La galère, c’est la routine

Martinez, l'homme qui ne sourit jamais (Photo AFP)

Martinez, l’homme qui ne sourit jamais
(Photo AFP)

À la SNCF, la grève continue, bien qu’un accord ait été soumis aux syndicats. Cet accord enterre la réforme d’une entreprise publique qui a accumulé quelque 50 milliards de dettes et qui doit désormais faire face à la concurrence européenne. La grève est devenue l’unique moyen d’expression d’organisations qui prétendent par ailleurs souffrir de l’absence de dialogue.

ET TOUT est à l’avenant. Des batailles sporadiques autour des dépôts de carburants, les éboueurs qui s’y mettent ici ou là, avec l’espoir d’offrir aux visiteurs de l’Euro un pays laid et nauséabond, la RATP où l’on ne sait plus qui travaille et qui ne travaille pas, le refus de la CGT de prendre en considération les inondations et leurs dégâts et donc de contribuer au soulagement des populations sinistrées, des pilotes qui rejettent l’accord proposé par la direction d’Air France, tout cela au nom d’une réforme du code du travail qui est en cours de discussion au Parlement et dont le contenu n’est pas encore fixé. Cette crise sociale est un scandale. C’est un abus de pouvoir généralisé qui permet aux camarades syndiqués d’imposer leur volonté à toute la population. C’est aussi une honte : à la SNCF, contre la volonté du PD-G, Guillaume Pépy, qui ne peut pas gérer la société si elle n’est pas réformée, le gouvernement, décidé à amadouer la CGT, nouvelle terreur dans le paysage politique, a abandonné un projet qui était pourtant indispensable et puisera dans les caisses pour donner de l’oxygène au système ferroviaire, à bout de souffle.

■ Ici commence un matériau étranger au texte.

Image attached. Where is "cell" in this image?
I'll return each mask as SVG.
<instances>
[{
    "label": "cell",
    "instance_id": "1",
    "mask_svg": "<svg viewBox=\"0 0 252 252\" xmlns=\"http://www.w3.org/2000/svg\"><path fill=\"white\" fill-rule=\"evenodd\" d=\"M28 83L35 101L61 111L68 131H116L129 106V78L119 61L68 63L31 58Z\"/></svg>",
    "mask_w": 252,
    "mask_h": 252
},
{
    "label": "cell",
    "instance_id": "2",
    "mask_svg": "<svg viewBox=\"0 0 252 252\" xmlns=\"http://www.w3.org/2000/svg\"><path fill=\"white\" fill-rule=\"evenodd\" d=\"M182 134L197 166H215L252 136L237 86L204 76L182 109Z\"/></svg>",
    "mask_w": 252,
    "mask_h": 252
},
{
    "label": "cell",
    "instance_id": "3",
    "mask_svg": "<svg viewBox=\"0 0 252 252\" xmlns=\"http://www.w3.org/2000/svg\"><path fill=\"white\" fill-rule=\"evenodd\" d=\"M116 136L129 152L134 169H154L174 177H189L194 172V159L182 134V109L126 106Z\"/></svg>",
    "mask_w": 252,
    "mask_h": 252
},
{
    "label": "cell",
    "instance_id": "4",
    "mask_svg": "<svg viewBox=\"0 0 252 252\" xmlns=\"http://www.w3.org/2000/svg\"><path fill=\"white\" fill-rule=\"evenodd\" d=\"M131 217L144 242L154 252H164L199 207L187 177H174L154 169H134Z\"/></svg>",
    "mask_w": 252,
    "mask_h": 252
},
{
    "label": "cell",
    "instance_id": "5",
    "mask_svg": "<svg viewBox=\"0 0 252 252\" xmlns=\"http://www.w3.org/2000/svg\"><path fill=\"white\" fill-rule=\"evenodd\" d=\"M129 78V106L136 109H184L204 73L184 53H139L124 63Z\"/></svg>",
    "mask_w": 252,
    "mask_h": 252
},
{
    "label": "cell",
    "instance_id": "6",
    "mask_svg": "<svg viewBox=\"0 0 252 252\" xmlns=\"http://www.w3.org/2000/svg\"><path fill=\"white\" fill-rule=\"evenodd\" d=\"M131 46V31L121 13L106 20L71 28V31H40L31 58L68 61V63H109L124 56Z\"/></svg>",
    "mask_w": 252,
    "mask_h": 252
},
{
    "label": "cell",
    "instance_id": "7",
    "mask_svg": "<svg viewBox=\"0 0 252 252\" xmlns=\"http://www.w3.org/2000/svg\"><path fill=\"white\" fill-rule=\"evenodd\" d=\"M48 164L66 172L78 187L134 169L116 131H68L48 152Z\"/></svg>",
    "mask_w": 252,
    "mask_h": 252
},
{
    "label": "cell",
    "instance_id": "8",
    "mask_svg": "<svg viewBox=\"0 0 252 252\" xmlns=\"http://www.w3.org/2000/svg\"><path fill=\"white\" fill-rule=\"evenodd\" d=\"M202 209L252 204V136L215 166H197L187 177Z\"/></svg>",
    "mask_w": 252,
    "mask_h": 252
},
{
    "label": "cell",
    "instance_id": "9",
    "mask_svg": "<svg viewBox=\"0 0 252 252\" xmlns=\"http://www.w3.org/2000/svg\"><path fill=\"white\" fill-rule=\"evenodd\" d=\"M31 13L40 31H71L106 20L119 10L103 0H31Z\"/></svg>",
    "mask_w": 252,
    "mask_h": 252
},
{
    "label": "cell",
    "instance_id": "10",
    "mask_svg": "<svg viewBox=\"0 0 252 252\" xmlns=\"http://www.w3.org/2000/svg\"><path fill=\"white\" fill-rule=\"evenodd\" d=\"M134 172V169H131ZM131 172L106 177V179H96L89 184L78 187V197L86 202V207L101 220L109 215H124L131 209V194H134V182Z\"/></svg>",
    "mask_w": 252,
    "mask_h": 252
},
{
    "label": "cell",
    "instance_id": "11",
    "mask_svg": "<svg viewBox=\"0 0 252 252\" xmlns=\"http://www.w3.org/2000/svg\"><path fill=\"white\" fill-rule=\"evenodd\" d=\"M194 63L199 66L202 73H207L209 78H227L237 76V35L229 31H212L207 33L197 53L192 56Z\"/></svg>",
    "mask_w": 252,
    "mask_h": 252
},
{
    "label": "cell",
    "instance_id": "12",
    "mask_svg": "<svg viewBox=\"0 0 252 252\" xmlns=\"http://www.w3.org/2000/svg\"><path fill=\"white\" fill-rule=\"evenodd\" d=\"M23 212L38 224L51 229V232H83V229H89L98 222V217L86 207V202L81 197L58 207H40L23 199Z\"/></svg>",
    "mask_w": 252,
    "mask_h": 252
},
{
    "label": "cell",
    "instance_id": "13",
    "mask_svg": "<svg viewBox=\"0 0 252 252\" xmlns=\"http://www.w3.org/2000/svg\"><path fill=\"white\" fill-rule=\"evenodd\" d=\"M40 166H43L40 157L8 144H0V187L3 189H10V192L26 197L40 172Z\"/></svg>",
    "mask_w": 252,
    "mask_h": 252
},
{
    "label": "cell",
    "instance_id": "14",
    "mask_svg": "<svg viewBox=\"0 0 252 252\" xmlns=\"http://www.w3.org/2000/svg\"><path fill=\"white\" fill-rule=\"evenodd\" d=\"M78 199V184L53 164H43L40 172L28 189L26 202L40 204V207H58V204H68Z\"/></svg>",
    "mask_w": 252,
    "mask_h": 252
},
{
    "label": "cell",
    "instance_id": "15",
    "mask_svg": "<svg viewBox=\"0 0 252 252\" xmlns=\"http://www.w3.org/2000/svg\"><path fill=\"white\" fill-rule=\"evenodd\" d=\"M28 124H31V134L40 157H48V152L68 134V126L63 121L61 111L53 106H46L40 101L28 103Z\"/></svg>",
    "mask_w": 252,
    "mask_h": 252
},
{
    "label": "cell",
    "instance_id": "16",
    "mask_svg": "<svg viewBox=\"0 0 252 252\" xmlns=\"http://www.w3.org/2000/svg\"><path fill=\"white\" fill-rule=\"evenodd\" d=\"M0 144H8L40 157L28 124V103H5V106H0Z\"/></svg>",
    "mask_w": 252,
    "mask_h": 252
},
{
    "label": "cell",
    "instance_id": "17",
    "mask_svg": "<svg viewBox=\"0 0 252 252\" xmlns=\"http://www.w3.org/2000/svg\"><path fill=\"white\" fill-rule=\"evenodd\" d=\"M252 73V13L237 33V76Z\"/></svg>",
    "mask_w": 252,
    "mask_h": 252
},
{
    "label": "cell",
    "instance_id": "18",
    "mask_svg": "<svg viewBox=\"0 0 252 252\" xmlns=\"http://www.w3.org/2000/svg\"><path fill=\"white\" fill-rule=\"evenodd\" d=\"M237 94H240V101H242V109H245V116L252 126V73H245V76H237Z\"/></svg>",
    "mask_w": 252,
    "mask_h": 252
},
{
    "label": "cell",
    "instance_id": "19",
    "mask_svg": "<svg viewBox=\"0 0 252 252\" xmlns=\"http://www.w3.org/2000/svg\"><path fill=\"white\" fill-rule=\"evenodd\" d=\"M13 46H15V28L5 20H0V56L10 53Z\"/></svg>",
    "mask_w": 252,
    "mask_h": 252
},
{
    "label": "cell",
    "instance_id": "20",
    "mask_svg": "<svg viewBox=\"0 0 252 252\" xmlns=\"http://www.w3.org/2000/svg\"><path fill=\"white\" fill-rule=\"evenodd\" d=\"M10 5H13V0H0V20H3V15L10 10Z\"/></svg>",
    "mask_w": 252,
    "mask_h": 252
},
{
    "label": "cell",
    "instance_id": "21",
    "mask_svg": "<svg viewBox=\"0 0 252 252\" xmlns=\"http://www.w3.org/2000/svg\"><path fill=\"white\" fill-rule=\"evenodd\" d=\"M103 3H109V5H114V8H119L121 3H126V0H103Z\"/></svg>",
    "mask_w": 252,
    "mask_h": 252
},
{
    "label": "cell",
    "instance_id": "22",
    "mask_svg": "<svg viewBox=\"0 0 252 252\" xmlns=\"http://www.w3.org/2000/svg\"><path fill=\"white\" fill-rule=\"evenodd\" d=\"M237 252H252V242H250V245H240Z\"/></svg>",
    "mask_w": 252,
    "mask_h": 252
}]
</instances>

Le désarroi et le ridicule.

Le pire, c’est qu’une majorité de Français sont convaincus que les syndicats défendent leurs acquis sociaux, que la loi travail constitue une atteinte à leurs droits fondamentaux, et qu’ils préfèrent les nuisances quotidiennes entraînées par les grèves à une capitulation sociale. Bien entendu, personne n’a lu le projet de loi et encore moins les amendements multiples que le Sénat prépare et qui, au final, changeront le texte en profondeur. On fait donc la grève pour des raisons virtuelles, on est en colère contre des décisions qui n’ont pas été prises, on plonge le pays dans le désarroi et le ridicule sans être capable d’expliquer pourquoi.
La CGT s’est radicalisée parce qu’elle craint de céder à la CFDT sa place de premier syndicat français. Elle n’a jamais été aussi intraitable que depuis qu’elle a pris conscience de ses faiblesses. Elle n’a jamais provoqué autant de difficultés depuis que ses effectifs sont devenus notoirement clairsemés. Elle est passée, en un claquement de doigts, du social au politique. Bernard Thibault avait pris ses distances avec le parti communiste, Philippe Martinez s’en rapproche ostensiblement.

Un discours menaçant.

Le nouveau secrétaire général de la CGT se complaît dans la sévérité, une totale absence d’humour et un discours sinistre et menaçant. Formidable : nous sommes gouvernés par des non-élus qui nous disent tous les jours pourquoi nous devons souffrir dans les transports publics ou sous les monceaux d’ordures. Ils fixent le niveau des agressions qu’ils nous infligent. Ils nous dictent leurs propres règles. Si on les voit encore comme les amis du peuple, le peuple ne court aucun danger avec ses ennemis. Ajoutant l’injure à l’outrage, ils nous rappellent benoîtement que la grève est un droit sacré des travailleurs. Oui, mais la prise d’otages ?
Avec une hypocrisie exaspérante, ils se prétendent les victimes d’un système politique dont les composantes opposées comploteraient pour asservir tous les travailleurs. Mais c’est nous, les usagers, qui sommes soumis à leur diktat. Le pouvoir n’est plus à l’Élysée ou à Matignon, il appartient au conducteur de train et au chauffeur de benne à ordures. Le monde qui nous observe est partagé entre la franche rigolade et la pitié ironique.